While you write you can:

* **Attach sources** — connect the documents, pages, and files that informed the note, so readers can trace your thinking back to the original material.
* **Tag topics** — keep the note discoverable alongside related thoughts and notes.
* **Ask the assistant** — use the [AI assistant](/guides/ai-assistant) to pressure-test the draft: what's missing, what's assumed, what a reader will ask.
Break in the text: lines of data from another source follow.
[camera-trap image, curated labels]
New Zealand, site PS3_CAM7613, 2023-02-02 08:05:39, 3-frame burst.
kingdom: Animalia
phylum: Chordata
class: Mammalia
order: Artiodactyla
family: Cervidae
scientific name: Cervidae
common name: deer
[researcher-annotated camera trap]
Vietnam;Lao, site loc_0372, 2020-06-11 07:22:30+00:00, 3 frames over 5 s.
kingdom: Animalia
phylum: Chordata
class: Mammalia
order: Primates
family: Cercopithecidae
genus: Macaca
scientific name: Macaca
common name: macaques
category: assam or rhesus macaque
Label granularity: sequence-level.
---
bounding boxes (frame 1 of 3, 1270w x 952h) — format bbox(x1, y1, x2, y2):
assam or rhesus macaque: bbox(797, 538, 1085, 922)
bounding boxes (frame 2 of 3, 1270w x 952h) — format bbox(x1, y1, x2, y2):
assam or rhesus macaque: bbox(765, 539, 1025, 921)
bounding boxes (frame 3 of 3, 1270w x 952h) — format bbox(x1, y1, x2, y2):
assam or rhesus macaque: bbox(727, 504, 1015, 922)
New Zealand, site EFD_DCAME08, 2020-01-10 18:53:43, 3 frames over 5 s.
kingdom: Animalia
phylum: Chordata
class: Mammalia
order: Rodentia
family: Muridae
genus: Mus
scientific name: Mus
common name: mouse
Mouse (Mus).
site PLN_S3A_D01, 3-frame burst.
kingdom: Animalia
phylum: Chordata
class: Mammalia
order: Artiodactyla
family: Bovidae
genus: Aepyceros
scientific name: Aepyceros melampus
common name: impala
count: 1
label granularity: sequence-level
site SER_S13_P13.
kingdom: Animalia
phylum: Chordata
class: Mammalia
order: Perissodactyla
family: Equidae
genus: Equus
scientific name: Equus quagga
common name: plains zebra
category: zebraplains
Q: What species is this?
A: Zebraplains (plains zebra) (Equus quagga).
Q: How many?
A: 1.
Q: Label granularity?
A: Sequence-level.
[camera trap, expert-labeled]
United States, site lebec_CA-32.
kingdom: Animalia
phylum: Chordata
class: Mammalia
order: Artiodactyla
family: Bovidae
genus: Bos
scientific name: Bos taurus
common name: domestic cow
## Share a note with your workspace

Notes start private, like thoughts. When a note is ready for other eyes, share it with workspace members so they can read it and weigh in. Sharing a note is how individual thinking meets collective scrutiny — like code review, but for ideas.

<Info>
  You control the audience: share with your whole workspace or with specific members. You can adjust sharing at any time from the note's share panel.
</Info>

## Publish a note as an article

When a note has been refined to the point where it's worth the whole workspace's attention, publish it as an [Article](/core-concepts/articles):

<Steps>
  <Step title="Open the note and select Publish">
    The publish dialog shows a preview of how the article will appear, including its reading time.
  </Step>

  <Step title="Choose note visibility">
    Decide whether the underlying note stays visible alongside the published article, or whether readers only see the polished result.
  </Step>

  <Step title="Publish">
    The article appears in your workspace's Articles feed for every member to read. If you keep editing the note afterwards, you can republish to update the article.
  </Step>
</Steps>

## The pipeline at a glance

Notes sit at the center of the PeerNotes pipeline:

1. [**Sources**](/core-concepts/sources) — what you read and collect
2. [**Thoughts**](/core-concepts/thoughts) — your raw, private reactions
3. **Notes** — thoughts composed into structured thinking, opened to peers
4. [**Articles**](/core-concepts/articles) — refined notes published to the workspace

<Tip>
  A note doesn't need to be perfect before you share it. Sharing early — with a clear "draft, feedback welcome" note at the top — is exactly what PeerNotes is built for.